▶ **The task**
Please output the full listing, character for character.

..........

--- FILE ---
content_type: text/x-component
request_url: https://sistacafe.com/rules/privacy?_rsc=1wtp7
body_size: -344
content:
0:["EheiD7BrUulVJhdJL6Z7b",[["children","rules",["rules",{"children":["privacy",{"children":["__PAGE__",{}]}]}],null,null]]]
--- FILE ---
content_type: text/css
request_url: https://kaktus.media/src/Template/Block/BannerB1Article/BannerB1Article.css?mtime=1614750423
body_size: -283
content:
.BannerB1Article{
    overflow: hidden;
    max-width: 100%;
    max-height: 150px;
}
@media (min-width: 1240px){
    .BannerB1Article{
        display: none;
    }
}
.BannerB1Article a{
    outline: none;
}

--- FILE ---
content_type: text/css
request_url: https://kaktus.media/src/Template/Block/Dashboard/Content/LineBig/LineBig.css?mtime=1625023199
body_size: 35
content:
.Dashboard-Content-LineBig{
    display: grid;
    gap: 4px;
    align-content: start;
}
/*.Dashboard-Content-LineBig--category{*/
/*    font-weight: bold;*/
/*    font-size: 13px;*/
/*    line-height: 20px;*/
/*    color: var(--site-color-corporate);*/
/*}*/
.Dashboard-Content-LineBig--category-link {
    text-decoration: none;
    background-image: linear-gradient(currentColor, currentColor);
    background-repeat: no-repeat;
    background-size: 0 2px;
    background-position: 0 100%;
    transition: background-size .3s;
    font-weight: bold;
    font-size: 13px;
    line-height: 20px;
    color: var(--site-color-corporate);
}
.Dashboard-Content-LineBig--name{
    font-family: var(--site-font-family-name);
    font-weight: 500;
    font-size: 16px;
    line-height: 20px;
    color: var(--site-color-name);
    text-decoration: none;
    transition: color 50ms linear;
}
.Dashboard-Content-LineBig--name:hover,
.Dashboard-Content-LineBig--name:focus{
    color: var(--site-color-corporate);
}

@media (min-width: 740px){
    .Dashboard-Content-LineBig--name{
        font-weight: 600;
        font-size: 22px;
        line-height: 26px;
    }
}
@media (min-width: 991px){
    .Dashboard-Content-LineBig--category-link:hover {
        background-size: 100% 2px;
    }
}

..........

▶ **Response**
--- FILE ---
content_type: text/x-component
request_url: https://sistacafe.com/rules/privacy?_rsc=1wtp7
body_size: -344
content:
0:["EheiD7BrUulVJhdJL6Z7b",[["children","rules",["rules",{"children":["privacy",{"children":["__PAGE__",{}]}]}],null,null]]]
--- FILE ---
content_type: text/css
request_url: https://kaktus.media/src/Template/Block/BannerB1Article/BannerB1Article.css?mtime=1614750423
body_size: -283
content:
.BannerB1Article{
    overflow: hidden;
    max-width: 100%;
    max-height: 150px;
}
@media (min-width: 1240px){
    .BannerB1Article{
        display: none;
    }
}
.BannerB1Article a{
    outline: none;
}

--- FILE ---
content_type: text/css
request_url: https://kaktus.media/src/Template/Block/Dashboard/Content/LineBig/LineBig.css?mtime=1625023199
body_size: 35
content:
.Dashboard-Content-LineBig{
    display: grid;
    gap: 4px;
    align-content: start;
}
/*.Dashboard-Content-LineBig--category{*/
/*    font-weight: bold;*/
/*    font-size: 13px;*/
/*    line-height: 20px;*/
/*    color: var(--site-color-corporate);*/
/*}*/
.Dashboard-Content-LineBig--category-link {
    text-decoration: none;
    background-image: linear-gradient(currentColor, currentColor);
    background-repeat: no-repeat;
    background-size: 0 2px;
    background-position: 0 100%;
    transition: background-size .3s;
    font-weight: bold;
    font-size: 13px;
    line-height: 20px;
    color: var(--site-color-corporate);
}
.Dashboard-Content-LineBig--name{
    font-family: var(--site-font-family-name);
    font-weight: 500;
    font-size: 16px;
    line-height: 20px;
    color: var(--site-color-name);
    text-decoration: none;
    transition: color 50ms linear;
}
.Dashboard-Content-LineBig--name:hover,
.Dashboard-Content-LineBig--name:focus{
    color: var(--site-color-corporate);
}

@media (min-width: 740px){
    .Dashboard-Content-LineBig--name{
        font-weight: 600;
        font-size: 22px;
        line-height: 26px;
    }
}
@media (min-width: 991px){
    .Dashboard-Content-LineBig--category-link:hover {
        background-size: 100% 2px;
    }
}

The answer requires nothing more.